Ra mentioned that this planet may seem negative but in fact most of its population is on its way towards the positive. I have felt that. I could never quite fully understand why people join a society. Being the outcast I have never really liked society as a whole. I can see that they do their best even in their distorted ways but when I compare myself to them I see that it is me who is overwhelmingly negative even though for a long time I have thought myself to be not. As the transition towards 4th density positive increases you can actually see its effects. People are becoming more and more accepting unfourtunately for them it was all for nothing. This planet (surface at least) is on its way towards doom. Another 75k years of suffering on another mixed polarity planet for the majority of humans. I don't want that just to get to a place in the end with no suffering and the denial of STS-reality.
It is extremely difficult for me to explain but the way I see it in worlds such as these STS inevitably wins and rules and brings forth a albeit be it a very distorted order. I find that to be better than the Choas that is intended by the Creator,embraced and accepted by the STO-side.

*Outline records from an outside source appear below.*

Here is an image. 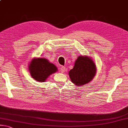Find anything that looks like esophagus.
I'll return each mask as SVG.
<instances>
[{
  "label": "esophagus",
  "mask_w": 128,
  "mask_h": 128,
  "mask_svg": "<svg viewBox=\"0 0 128 128\" xmlns=\"http://www.w3.org/2000/svg\"><path fill=\"white\" fill-rule=\"evenodd\" d=\"M60 70L61 72L64 73L65 71H66V67H65V66H60Z\"/></svg>",
  "instance_id": "34e87169"
}]
</instances>
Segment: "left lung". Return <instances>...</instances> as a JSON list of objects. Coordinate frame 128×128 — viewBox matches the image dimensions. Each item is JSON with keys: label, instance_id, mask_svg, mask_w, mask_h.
Instances as JSON below:
<instances>
[{"label": "left lung", "instance_id": "8db88e82", "mask_svg": "<svg viewBox=\"0 0 128 128\" xmlns=\"http://www.w3.org/2000/svg\"><path fill=\"white\" fill-rule=\"evenodd\" d=\"M96 73V66L90 57L80 56L74 62V68L69 72L71 82L77 86L90 82Z\"/></svg>", "mask_w": 128, "mask_h": 128}]
</instances>
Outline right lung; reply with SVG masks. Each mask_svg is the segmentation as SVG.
I'll return each instance as SVG.
<instances>
[{
  "mask_svg": "<svg viewBox=\"0 0 128 128\" xmlns=\"http://www.w3.org/2000/svg\"><path fill=\"white\" fill-rule=\"evenodd\" d=\"M28 70L32 78L36 81L44 82L50 74L58 71L54 64L44 58H34L30 62Z\"/></svg>",
  "mask_w": 128,
  "mask_h": 128,
  "instance_id": "obj_1",
  "label": "right lung"
}]
</instances>
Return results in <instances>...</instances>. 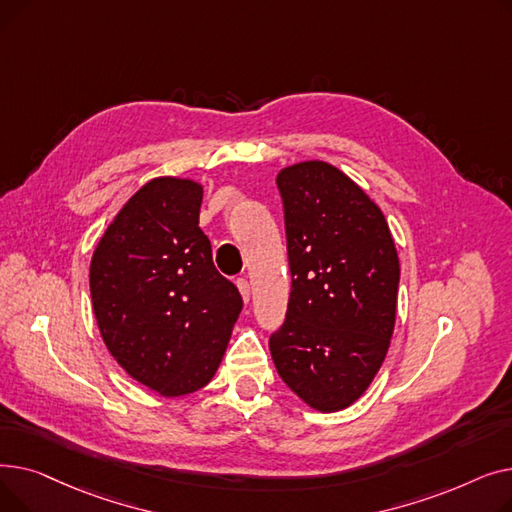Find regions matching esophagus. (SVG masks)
<instances>
[{
  "mask_svg": "<svg viewBox=\"0 0 512 512\" xmlns=\"http://www.w3.org/2000/svg\"><path fill=\"white\" fill-rule=\"evenodd\" d=\"M236 286H238V290H240V294H242V301H245V303L249 305V299H251V286H249V282H247L245 278H238V280H236Z\"/></svg>",
  "mask_w": 512,
  "mask_h": 512,
  "instance_id": "obj_1",
  "label": "esophagus"
}]
</instances>
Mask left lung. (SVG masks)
Wrapping results in <instances>:
<instances>
[{"instance_id":"8db88e82","label":"left lung","mask_w":512,"mask_h":512,"mask_svg":"<svg viewBox=\"0 0 512 512\" xmlns=\"http://www.w3.org/2000/svg\"><path fill=\"white\" fill-rule=\"evenodd\" d=\"M292 288L270 338L284 384L307 407L336 413L378 375L396 321L400 263L382 209L321 159L278 172Z\"/></svg>"}]
</instances>
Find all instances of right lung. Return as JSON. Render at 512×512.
Segmentation results:
<instances>
[{"mask_svg": "<svg viewBox=\"0 0 512 512\" xmlns=\"http://www.w3.org/2000/svg\"><path fill=\"white\" fill-rule=\"evenodd\" d=\"M203 184L157 176L105 228L91 257L93 313L132 380L174 398L211 382L242 309L199 228Z\"/></svg>", "mask_w": 512, "mask_h": 512, "instance_id": "right-lung-1", "label": "right lung"}]
</instances>
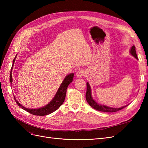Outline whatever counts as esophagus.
Wrapping results in <instances>:
<instances>
[{"label": "esophagus", "mask_w": 148, "mask_h": 148, "mask_svg": "<svg viewBox=\"0 0 148 148\" xmlns=\"http://www.w3.org/2000/svg\"><path fill=\"white\" fill-rule=\"evenodd\" d=\"M85 75V71L83 70V69H79L77 71V73H76V77H82L84 76Z\"/></svg>", "instance_id": "obj_1"}]
</instances>
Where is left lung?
Segmentation results:
<instances>
[{"label":"left lung","mask_w":148,"mask_h":148,"mask_svg":"<svg viewBox=\"0 0 148 148\" xmlns=\"http://www.w3.org/2000/svg\"><path fill=\"white\" fill-rule=\"evenodd\" d=\"M130 53L133 57H135L136 59H138V56L136 55V47L135 46L132 47ZM86 86H87V90L86 93V101L88 104L91 106V107H92V108H94L97 110L104 112H117L121 109H122L128 106V105L122 107H120V108H112V107H109L107 106H105L104 105H100L99 104H97L96 101H95L92 99V98L91 97V88L88 83H86Z\"/></svg>","instance_id":"8db88e82"}]
</instances>
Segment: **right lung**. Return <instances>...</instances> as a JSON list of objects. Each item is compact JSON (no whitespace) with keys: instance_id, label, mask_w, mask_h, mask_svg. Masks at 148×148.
Listing matches in <instances>:
<instances>
[{"instance_id":"right-lung-1","label":"right lung","mask_w":148,"mask_h":148,"mask_svg":"<svg viewBox=\"0 0 148 148\" xmlns=\"http://www.w3.org/2000/svg\"><path fill=\"white\" fill-rule=\"evenodd\" d=\"M16 57V55L14 59H13V60L12 67H13V64H14V62H15ZM12 67L11 69L10 73V82L11 83H12ZM73 76H74L73 73H71V74L66 76V77L65 78L63 82H62V83L61 84L59 90L57 91V92L56 93L54 98H53L50 103H49V104H47V106H44L43 107H41V108H39L37 109L25 108V107L21 105L20 103L16 101L15 97H14V99H15L16 103L19 106V107H21L22 109H24L26 111H27L28 112H29L31 114L34 115H39V116H43V115H46L48 114H50L53 112L56 111V110H57L60 107V106L63 104V102H64L65 99L66 89H67V88H68L69 85L71 82H72Z\"/></svg>"}]
</instances>
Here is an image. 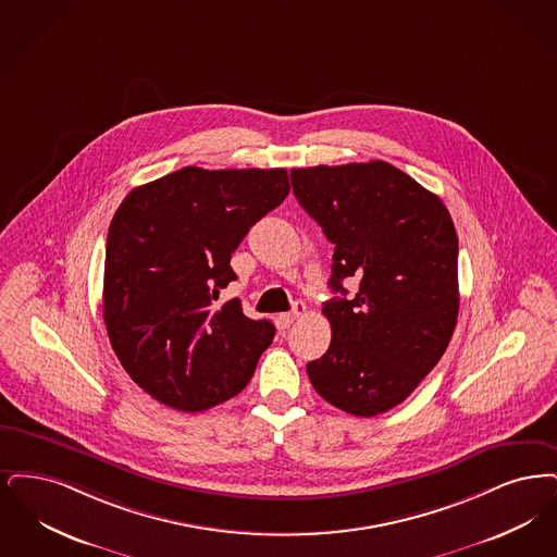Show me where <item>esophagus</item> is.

I want to be in control of my destiny and I want to win, I don't want to suffer and I don't want to be a slave and yet I already am both of the latter things and I know that I will continue to be that in the negative hierarchy but at the very least I will have done something rather than wait endlessly for something to change or pray towards the all knowing Creator for something positive to happen in my life. I really wish there was a way to do all that in the positive way but I have never seen that.
Faith is a kind of blind thing that no matter what happens you believe that the Creator has your best interests at heart. I can not and do not want to live that way. For me that is the way of endless and mostly pointless suffering. I have lost my faith in that and I don't want to participate any longer in that pointless suffering. I see it every day and most here do too. Good things happen to bad people and bad things to good people. Almost seems like a rule. I know that from the STO-side of things up there in heaven the angels say that the true riches lie in suffering but I never saw it that way. STS at least uses that pain to establish more control and STO sees it as a way to learn about the distortions of man and nature. In essence both paths are essentially one and the same but I fear that is too much for my 3d density mind to understand with this being the density of choice.
I have thought about the possibilty of being a wanderer. I have gone trough the questionaire in Carlas Book but I am still unsure. I think that that choice where one stand will reveal itself in the heart and for now I have made mine. I wonder what it feels like for the other people here? Have any of you ever felt the way I have and what came of it?
In a way I envy most people here. If you knew how easy it is nowadays to penetrate the veil you would have all done so already. I know Ra said that it is harder on the positive path at first but with the bans being lifted it is increasingly getting easier. Not to mention the etheric wave of energy that is already here waiting to be used. ( The cassiopeans mentioned that). I have so much negative emotions, thoughts and feelings in me from years and years of suffering it is just easier to embrace that instead of doing a full reverse. That's what I believe. The irony is I believed I was on positive path without realizing I was becoming more and more the opposite. I became extremely depressed when I realized it and tried to change but I know its too late now.
If you take a really close look at Hitlers and Khans life you will see a lot of interesting things. The worst monsters are not born, they are made.